地道に情報収集を続け、なんとかクリト鉱山跡地の内部を知ることができた。

とは言っても、ほとんどはセラフィのおかげだ。

昔使っていたという閉山前の見取り図と、現在使われている部分の照らし合わせはすべてセラフィが行った。

クリト鉱山制圧のためには、情報部隊だけでは無理なので、ガシェ国からも増援が送られることになっている。

中にやばいものがあることもわかっているので、気を引き締めてかからないとだな。

このクリト鉱山跡地の拠点を潰してしまえば、作戦変更にともない、多くの情報部隊の者たちが帰国できる。

まぁ、国の中枢に入り込んだ奴らは、もう少し頑張ってもらうことが決定しているが。


「そう言えば、みんな戻ってきているみたいよ。貴方の悪友たち」


サワが日常的な会話を装って、得た情報を伝える。


「こんな状況じゃなかったら、酒でも飲みにいくんだがなぁ」


悪友たち、つまりは俺の部下だ。

呼び寄せた者が全員揃ったようだ。

一度、作戦会議を開きたいところだが、集団で何かやっているのがばれるとまずい。

どうすっかなぁ…。

机の上に広げた地図や見取り図を眺めながら考える。

人目につかず、大勢が集まっても不審ではない場所。

少し離れるが、国境沿いが無難か?

いや、確かここら辺に放棄された集落があったよな?

ここら辺調べた報告書、どこ行った!?

家の中には、無造作にいろいろな書類が保管されている。

あえて整理していないため、よく行方不明になるのには毎回困っている。

もし、敵が忍び込んでも、床に散らばっている書類が大事なものだとはわからないだろう。
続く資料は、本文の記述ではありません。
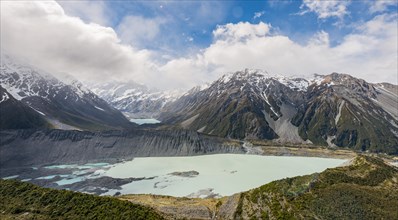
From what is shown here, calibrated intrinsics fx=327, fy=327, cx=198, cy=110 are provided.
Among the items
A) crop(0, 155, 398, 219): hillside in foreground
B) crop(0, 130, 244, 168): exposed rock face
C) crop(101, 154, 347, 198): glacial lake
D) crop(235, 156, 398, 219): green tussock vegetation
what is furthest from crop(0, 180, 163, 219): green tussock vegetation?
crop(0, 130, 244, 168): exposed rock face

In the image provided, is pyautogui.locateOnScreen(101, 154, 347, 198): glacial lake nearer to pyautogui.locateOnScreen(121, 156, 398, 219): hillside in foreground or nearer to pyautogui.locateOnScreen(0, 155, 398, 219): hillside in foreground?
pyautogui.locateOnScreen(121, 156, 398, 219): hillside in foreground

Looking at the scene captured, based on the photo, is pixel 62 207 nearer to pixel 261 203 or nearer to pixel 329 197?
pixel 261 203

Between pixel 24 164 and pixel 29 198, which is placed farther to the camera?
pixel 24 164

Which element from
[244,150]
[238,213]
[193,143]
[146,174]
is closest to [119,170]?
[146,174]

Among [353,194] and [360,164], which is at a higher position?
[360,164]

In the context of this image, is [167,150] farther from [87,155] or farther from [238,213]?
A: [238,213]

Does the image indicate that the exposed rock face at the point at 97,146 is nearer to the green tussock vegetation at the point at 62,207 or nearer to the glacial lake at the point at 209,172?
the glacial lake at the point at 209,172

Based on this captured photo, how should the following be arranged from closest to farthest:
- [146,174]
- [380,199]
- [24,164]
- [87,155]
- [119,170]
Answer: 1. [380,199]
2. [146,174]
3. [119,170]
4. [24,164]
5. [87,155]

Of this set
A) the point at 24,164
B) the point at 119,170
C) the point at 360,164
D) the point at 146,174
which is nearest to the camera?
the point at 360,164
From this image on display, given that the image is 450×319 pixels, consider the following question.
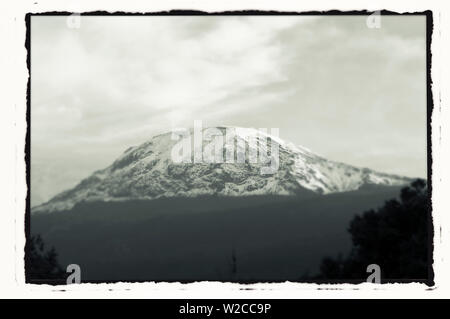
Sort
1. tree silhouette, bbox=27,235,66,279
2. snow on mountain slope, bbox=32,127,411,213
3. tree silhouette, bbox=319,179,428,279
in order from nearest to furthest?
snow on mountain slope, bbox=32,127,411,213 → tree silhouette, bbox=319,179,428,279 → tree silhouette, bbox=27,235,66,279

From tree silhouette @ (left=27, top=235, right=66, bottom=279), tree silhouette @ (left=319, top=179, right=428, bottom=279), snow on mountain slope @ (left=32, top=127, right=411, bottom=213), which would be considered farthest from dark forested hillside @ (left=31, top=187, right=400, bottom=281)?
snow on mountain slope @ (left=32, top=127, right=411, bottom=213)

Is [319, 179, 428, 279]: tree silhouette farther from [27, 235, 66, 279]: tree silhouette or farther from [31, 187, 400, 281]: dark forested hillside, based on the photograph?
[27, 235, 66, 279]: tree silhouette

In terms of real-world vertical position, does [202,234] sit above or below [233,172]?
below

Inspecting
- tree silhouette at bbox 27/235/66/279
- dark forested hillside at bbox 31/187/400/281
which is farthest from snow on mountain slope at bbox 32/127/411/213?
A: dark forested hillside at bbox 31/187/400/281

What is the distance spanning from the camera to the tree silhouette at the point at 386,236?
12930 mm

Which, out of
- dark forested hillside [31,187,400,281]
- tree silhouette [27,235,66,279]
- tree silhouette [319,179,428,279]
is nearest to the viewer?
tree silhouette [319,179,428,279]

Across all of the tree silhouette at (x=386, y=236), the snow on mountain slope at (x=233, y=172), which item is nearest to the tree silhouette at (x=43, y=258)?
the snow on mountain slope at (x=233, y=172)

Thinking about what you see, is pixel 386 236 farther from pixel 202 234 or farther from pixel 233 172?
pixel 202 234

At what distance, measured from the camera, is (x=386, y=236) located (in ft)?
45.7

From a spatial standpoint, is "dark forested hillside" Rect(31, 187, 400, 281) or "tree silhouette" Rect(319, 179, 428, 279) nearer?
"tree silhouette" Rect(319, 179, 428, 279)

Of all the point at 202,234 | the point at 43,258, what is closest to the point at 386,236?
the point at 43,258

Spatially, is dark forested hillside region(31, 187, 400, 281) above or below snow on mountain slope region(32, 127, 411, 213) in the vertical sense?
below

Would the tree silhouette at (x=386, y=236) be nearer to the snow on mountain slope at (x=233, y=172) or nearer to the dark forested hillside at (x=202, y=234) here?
the snow on mountain slope at (x=233, y=172)

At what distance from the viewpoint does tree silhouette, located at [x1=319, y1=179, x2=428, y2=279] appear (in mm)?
Answer: 12930
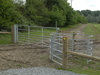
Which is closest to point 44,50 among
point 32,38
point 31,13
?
point 32,38

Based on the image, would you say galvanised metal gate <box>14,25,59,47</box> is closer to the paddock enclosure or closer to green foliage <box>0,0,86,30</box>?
the paddock enclosure

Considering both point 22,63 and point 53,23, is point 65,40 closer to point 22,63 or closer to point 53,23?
point 22,63

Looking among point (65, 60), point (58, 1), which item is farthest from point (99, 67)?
point (58, 1)

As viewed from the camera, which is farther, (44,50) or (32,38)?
Result: (32,38)

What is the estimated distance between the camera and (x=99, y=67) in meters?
5.50

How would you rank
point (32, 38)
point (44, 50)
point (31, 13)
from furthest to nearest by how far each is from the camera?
point (31, 13) < point (32, 38) < point (44, 50)

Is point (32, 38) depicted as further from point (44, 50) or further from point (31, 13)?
point (31, 13)

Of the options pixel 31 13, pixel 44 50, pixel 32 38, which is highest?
pixel 31 13

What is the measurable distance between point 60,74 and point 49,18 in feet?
89.8

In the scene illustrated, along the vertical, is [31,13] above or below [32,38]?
above

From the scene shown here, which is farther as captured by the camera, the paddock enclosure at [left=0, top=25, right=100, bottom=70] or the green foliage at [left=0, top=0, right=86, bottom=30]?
the green foliage at [left=0, top=0, right=86, bottom=30]

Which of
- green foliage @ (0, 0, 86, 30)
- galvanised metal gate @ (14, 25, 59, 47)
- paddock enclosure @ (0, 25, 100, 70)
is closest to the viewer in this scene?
paddock enclosure @ (0, 25, 100, 70)

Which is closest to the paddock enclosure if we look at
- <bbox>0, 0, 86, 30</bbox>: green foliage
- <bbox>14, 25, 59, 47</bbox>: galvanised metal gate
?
<bbox>14, 25, 59, 47</bbox>: galvanised metal gate

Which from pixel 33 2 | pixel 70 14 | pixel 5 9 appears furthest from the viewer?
pixel 70 14
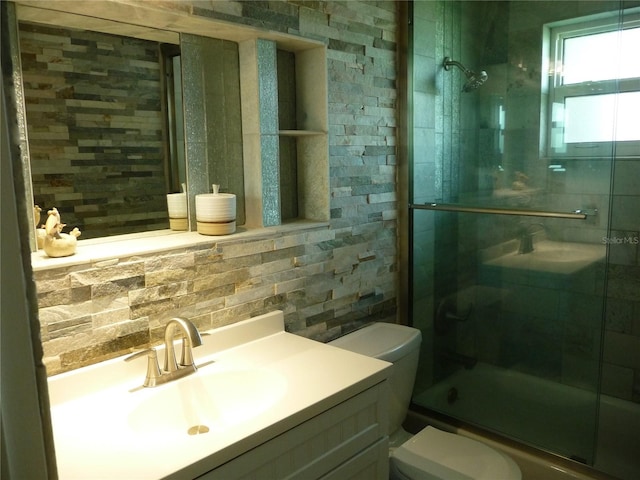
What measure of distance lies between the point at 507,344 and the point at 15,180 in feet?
7.97

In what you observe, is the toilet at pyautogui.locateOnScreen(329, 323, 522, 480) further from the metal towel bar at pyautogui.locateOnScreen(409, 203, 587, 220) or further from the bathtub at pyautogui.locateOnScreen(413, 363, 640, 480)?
the metal towel bar at pyautogui.locateOnScreen(409, 203, 587, 220)

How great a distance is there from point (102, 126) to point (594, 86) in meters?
1.90

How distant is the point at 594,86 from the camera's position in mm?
2211

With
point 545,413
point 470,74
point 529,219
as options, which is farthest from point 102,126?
point 545,413

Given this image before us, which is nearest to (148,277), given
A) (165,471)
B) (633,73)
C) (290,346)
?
(290,346)

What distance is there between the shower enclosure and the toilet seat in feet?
1.49

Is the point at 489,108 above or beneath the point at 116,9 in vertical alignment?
beneath

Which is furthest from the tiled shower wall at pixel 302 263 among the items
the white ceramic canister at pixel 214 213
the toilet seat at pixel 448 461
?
the toilet seat at pixel 448 461

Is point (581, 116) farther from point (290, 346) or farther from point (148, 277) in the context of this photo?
point (148, 277)

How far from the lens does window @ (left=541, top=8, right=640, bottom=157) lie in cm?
211

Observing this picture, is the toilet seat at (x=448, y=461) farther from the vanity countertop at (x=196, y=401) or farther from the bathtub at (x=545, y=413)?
the vanity countertop at (x=196, y=401)

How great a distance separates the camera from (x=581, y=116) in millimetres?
2252

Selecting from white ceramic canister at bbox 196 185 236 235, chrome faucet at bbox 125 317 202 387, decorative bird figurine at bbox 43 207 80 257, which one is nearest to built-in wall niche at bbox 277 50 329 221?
white ceramic canister at bbox 196 185 236 235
一応、内容は暗号化されているし、重要機密はすべて頭の中だ。

重要機密は国に保管され、その複製が俺たちに送られてくる。

しかし、それには一色(ひといろ)で燃える文様魔法が施されてから送られてくるのだ。

一色以内に読んで頭に叩き込まなければ、燃えてなくなる。

危険な状況のときに送ってくる馬鹿はいないが、もし読めなかったら他の情報部隊の奴と繋ぎを取り、口頭で伝えられる。

王宮以外で文章として残すことが禁じられているからだ。


ようやく見つけた報告書を調べると、この町の近くに放棄された集落があった。

鉱山跡地から離れているし、この場所ならガシェ王国へ避難するのだと言って誤魔化すこともできる。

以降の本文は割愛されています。